El doctor Duarte miró de reojo al bar, y comprobó que estaba vacío.
— Venga usted fuera un momento, por favor. No creo que nos pase nada por sacar de aquí este palo y jugar con él unas bolas. No tardaré ni diez minutos en mostrarle a usted por qué es barato en el precio que le dije. Perdone un instante; tengo que ir a buscar algo. Sostenga el palo, por favor.
Así lo hice, no muy tranquilo, la verdad, porque semejante reliquia “quemaba” en mis manos. Solamente el hecho de imaginar de cuánto dolor fue testigo, ese palo de golf me producía vértigo. Cuando volvió, seguí al doctor Duarte hasta el campo de prácticas. Una solitaria jugadora practicaba lejos de nosotros, al final de la cancha, y podíamos hablar sin riesgo de que nos oyese. Mi amigo cogió unas bolas y las puso a mi lado.

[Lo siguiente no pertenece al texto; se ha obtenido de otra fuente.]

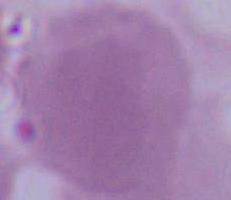
Captured at 1000x magnification. Photomicrograph. A red blood cell is shown.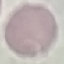

Summary:
  - Malaria status: uninfected
  - Preparation: thin blood smear
  - Image type: cell patch, automatically extracted from a larger field of view and resized to 64 × 64 pixels
  - Stain: Giemsa
  - Capture: smartphone through the microscope eyepiece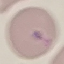
Malaria status: uninfected. Photographed with a smartphone camera at the microscope eyepiece. Giemsa stain. Thin blood film. Automatically extracted cell patch, resized to 64 × 64 pixels.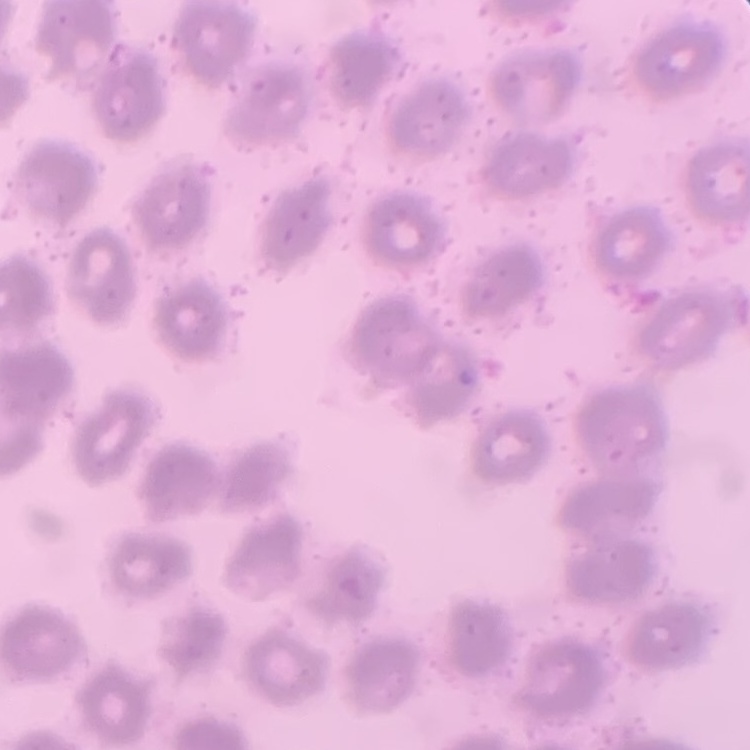
The erythrocytes show no rouleaux formation. Thin peripheral smear. Square crop of a larger photomicrograph. Stained with either Field's or Giemsa.Report the malaria status of this cell.
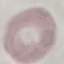

Uninfected.

Automatically extracted cell patch, resized to 64 × 64 pixels. Thin blood film. Acquired by smartphone through the microscope eyepiece. Giemsa-stained preparation.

— Ensaye usted unos golpes — me dijo —. Verá que es un palo fiable y equilibrado.
Comencé a golpear unas bolas con él muy suavemente, no fuera a romperlo y, efectivamente, no noté nada anormal. Era un poco más pesado que los modernos, pero nada más. Así que no podía comprender su rareza, y así se lo dije a Duarte.
— Ha comprobado que a primera vista es un antiguo palo de golf como cualquier otro, ¿verdad? Pues ahora — señaló —, coja usted una de esas bolas, encájela en el suelo para que no pueda moverse y coloque el palo horizontal sobre ella, procurando que quede en equilibrio. No, no le tomo el pelo. Hágalo usted… Hágalo con tino: debe quedar sobre la bola en equilibrio…
Seguí sus indicaciones al pie de la letra. Me costó un poco de tiempo dar con el punto exacto pero el palo quedó equilibrado sobre la bola. Como la cabeza pesa más que el mango, la bola estaba sensiblemente más cerca de aquélla, pero no había duda de su horizontalidad. Entonces, muy lentamente, sin que nada le tocase, él sólo comenzó a girar en el sentido de las agujas del reloj, oscilando a un lado y a otro de una posición en la que quedó quieto al cabo de medio minuto, más o menos.